The balance of power in early 16th-century Europe revolved around King Henry, King Francis and the Holy Roman Emperor Charles V, who dominated the continent for decades by forming and breaking alliances with each other at will, explains The Smithsonian Magazine. Threatened by Emperor Charles V’s rapid expansion through central Europe, Henry decided to forge an alliance with Francis as an ally against the emperor. However, the actual meeting was less talked-about than the construction of the place itself.

Both Kings saw the meeting as an opportunity to show off their wealth, culture, grandeur and fine taste.
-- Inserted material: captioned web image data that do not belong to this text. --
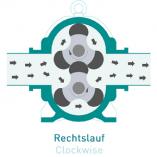 boerger-rotary-lobe-pump-scheme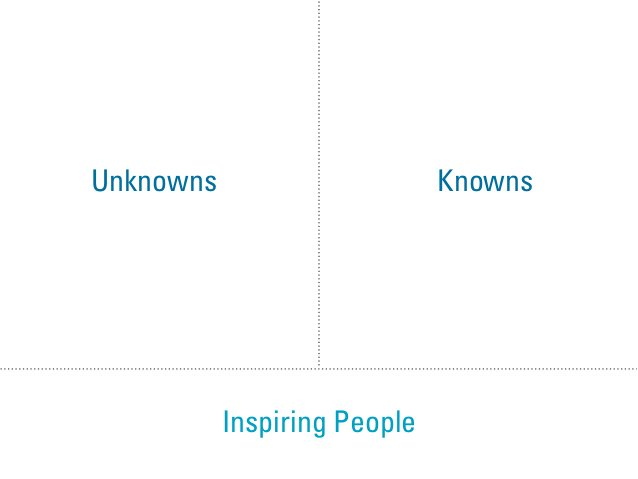 Unknowns Knowns Inspiring People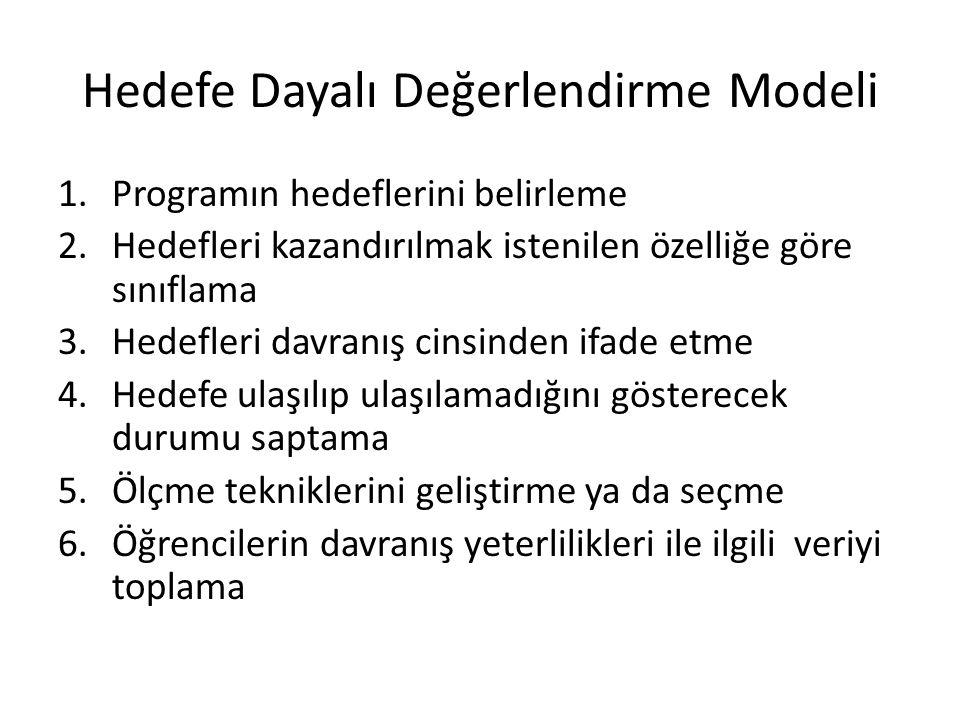 Hedefe Dayalı Değerlendirme Modeli 1.Programın hedeflerini belirleme 2.Hedefleri kazandırılmak istenilen özelliğe göre sınıflama 3.Hedefleri davranış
King Henry erected a magnificent tent, an entire castle, covering an area of nearly 10,000 square meters for the reception of the French king. The tent was 100 meters long on each side, with a 2-meter-high brick base to its walls, topped by a further 10-meter-high wood-framed wall of canvas painted to look like brick. The roof was oil-painted on cloth to look like lead tiles.

Fran├žois I, king of France and Henry VIII of England.

Outside this pop-up palace were two fountains that flowed red wine, in order to wash down great quantities of food that was cooked to feed the thousands of men who had assembled at the place. Although records do not show how many people were present, to give you some estimate, each king brought 500 horsemen and 3,000 infantry, for starters. We also know that some 2,800 tents were erected to house the visitors, and that the two-and-half week event claimed 29,000 fish, 98,000 eggs, 6,475 birds, 2,200 sheep and 216,000 gallons of wine.

An average feast consisted of three courses made up of around 50 different dishes. Items on offer ranged from swans and peacocks to venison pie, candied orange peels, pears in wine, fruit jellies, Tudor wafers, a spiced drink called Hippocras, gingerbread, porpoises and even a dolphin. Of particular note were “subtleties,” or small sculptures crafted from sugar paste or marzipan: These elaborate table decorations depicted such scenes as the Annunciation, the presentation of kings to the mother of Christ and an angel appearing to shepherds on a hillside, writes Glenn Richardson in The Field of Cloth of Gold.

“The lavish banquets were accompanied by archery displays and wrestling matches between Breton and Cornish fighters. Moreover, the two young and boisterous royals were naturally drawn to competition once more and in a raucous atmosphere Henry VIII chose to challenge young Francis I to a wrestling match. Losing the match, Henry then challenged Francis to an archery competition,” writes Historic UK.

On 24th June, after eighteen lavish days and nights of celebration, the summit reached its conclusion and Cardinal Wolsey assembled a great crowd in order to say Mass. At the end of the service, a great awe-inspiring dragon was sent flying through the air. This great kite combined the salamander emblem of Francis I with the Welsh Tudor dragon, and was flown to signify the end of the meeting. This was followed by one last banquet and the exchange of gifts.

The Field of Cloth of Gold was a colossal waste of time and money, because less than a month after this extravagant event, King Henry met with Holy Roman Emperor Charles V to forge a separate alliance. In 1521, war broke out between France and the empire, and England was forced into the war on Charles’ side.